━━ Selected excerpt ━━

In 2015 the world produced 115 million tons of poultry meat, slightly less than the amount of pig meat produced. The unparalleled rate at which the modern broiler (meat) chicken can grow and convert feed into muscle has resulted in chicken becoming one of most widely consumed meats in the world. By 2025 poultry will overtake pork and account for the largest share of meat produced worldwide.
The popularity of chicken across the globe is related to its competitive price, culinary versatility and its ability to be enjoyed in areas of the world where pork is not eaten. The consumer demand for lean, safe and competitively priced meat continues to be met by industry thanks to advancements in selective breeding for growth, breast yield and feed conversion ratio over the last 50 years.
The intestinal tract of the broiler chicken is a key research target in the poultry sciences.
However in a competitive market where feed costs remain the biggest input costs in broiler production, efficiency in feed utilization remains a primary concern for producers. As such the intestinal tract of the broiler chicken is a key research target in the poultry sciences.

━━━

What to do:
1. In the poultry passage, condense the paragraph beginning "The popularity of chicken across the globe" into a shorter version that keeps its main facts.
2. Reproduce word for word everything in the poultry passage from "In 2015 the" down to "meat produced worldwide.".

━━ Collected data ━━

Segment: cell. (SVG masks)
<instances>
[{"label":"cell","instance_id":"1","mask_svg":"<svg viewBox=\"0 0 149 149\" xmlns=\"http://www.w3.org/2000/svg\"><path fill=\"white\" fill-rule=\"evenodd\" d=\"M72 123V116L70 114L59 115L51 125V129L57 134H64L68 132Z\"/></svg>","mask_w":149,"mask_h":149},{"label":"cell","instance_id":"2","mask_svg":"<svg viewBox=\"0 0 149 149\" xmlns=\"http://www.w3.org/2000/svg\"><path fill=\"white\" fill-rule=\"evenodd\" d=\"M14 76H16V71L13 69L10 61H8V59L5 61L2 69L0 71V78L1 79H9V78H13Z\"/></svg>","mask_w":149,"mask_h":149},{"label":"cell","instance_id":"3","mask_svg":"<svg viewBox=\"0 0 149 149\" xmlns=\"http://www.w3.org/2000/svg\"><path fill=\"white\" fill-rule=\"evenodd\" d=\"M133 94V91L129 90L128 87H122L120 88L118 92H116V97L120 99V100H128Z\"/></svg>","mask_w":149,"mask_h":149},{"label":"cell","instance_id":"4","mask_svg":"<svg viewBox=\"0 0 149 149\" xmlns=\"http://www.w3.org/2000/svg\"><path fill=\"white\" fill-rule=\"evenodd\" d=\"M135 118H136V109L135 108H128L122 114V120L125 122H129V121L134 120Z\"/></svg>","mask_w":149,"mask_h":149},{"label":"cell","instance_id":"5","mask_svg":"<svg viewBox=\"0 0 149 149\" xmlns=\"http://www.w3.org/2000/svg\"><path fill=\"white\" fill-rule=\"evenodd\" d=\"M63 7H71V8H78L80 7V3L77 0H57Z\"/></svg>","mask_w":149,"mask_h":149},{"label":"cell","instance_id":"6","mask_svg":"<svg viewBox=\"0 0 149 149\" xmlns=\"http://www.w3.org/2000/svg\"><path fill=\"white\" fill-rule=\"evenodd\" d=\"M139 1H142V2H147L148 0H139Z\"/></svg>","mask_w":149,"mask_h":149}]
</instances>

━━━

List of answers:
1. Chicken is popular worldwide for its competitive price, its culinary versatility, and because it can be eaten where pork is not. Over the last 50 years, selective breeding for growth, breast yield and feed conversion ratio has let industry keep meeting consumer demand for lean, safe, competitively priced meat.

2.
In 2015 the world produced 115 million tons of poultry meat, slightly less than the amount of pig meat produced. The unparalleled rate at which the modern broiler (meat) chicken can grow and convert feed into muscle has resulted in chicken becoming one of most widely consumed meats in the world. By 2025 poultry will overtake pork and account for the largest share of meat produced worldwide.